**DATA EXCERPT:**
++++++++++++++++++++
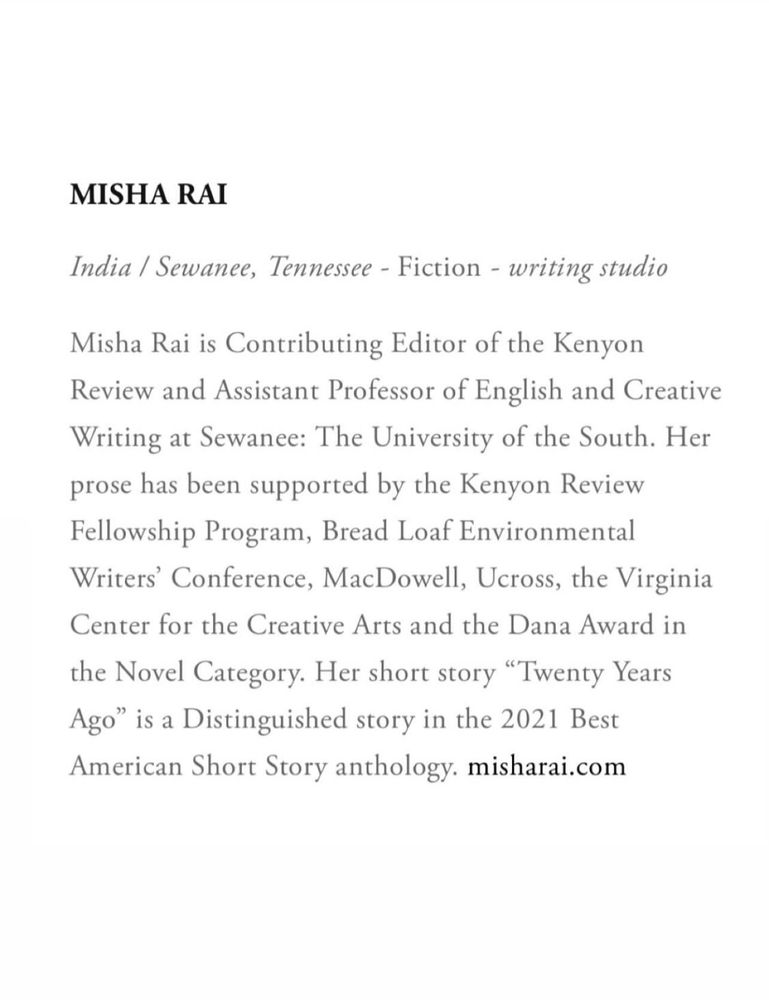 MISHA RAI

India / Sewanee, Tennessee - Fiction - writing studio

Misha Rai is Contributing Editor of the Kenyon Review and Assistant Professor of English and Creative Writing at Sewanee: The University of the South. Her prose has been supported by the Kenyon Review Fellowship Program, Bread Loaf Environmental Writers' Conference, MacDowell, Ucross, the Virginia Center for the Creative Arts and the Dana Award in the Novel Category. Her short story "Twenty Years Ago" is a Distinguished story in the 2021 Best American Short Story anthology. misharai.com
++++++++++++++++++++
**TASK ITEM:**
Exclude every picture and copy the remaining data exactly.

**RESPONSE FOR THIS EXERCISE:**
 MISHA RAI

India / Sewanee, Tennessee - Fiction - writing studio

Misha Rai is Contributing Editor of the Kenyon Review and Assistant Professor of English and Creative Writing at Sewanee: The University of the South. Her prose has been supported by the Kenyon Review Fellowship Program, Bread Loaf Environmental Writers' Conference, MacDowell, Ucross, the Virginia Center for the Creative Arts and the Dana Award in the Novel Category. Her short story "Twenty Years Ago" is a Distinguished story in the 2021 Best American Short Story anthology. misharai.com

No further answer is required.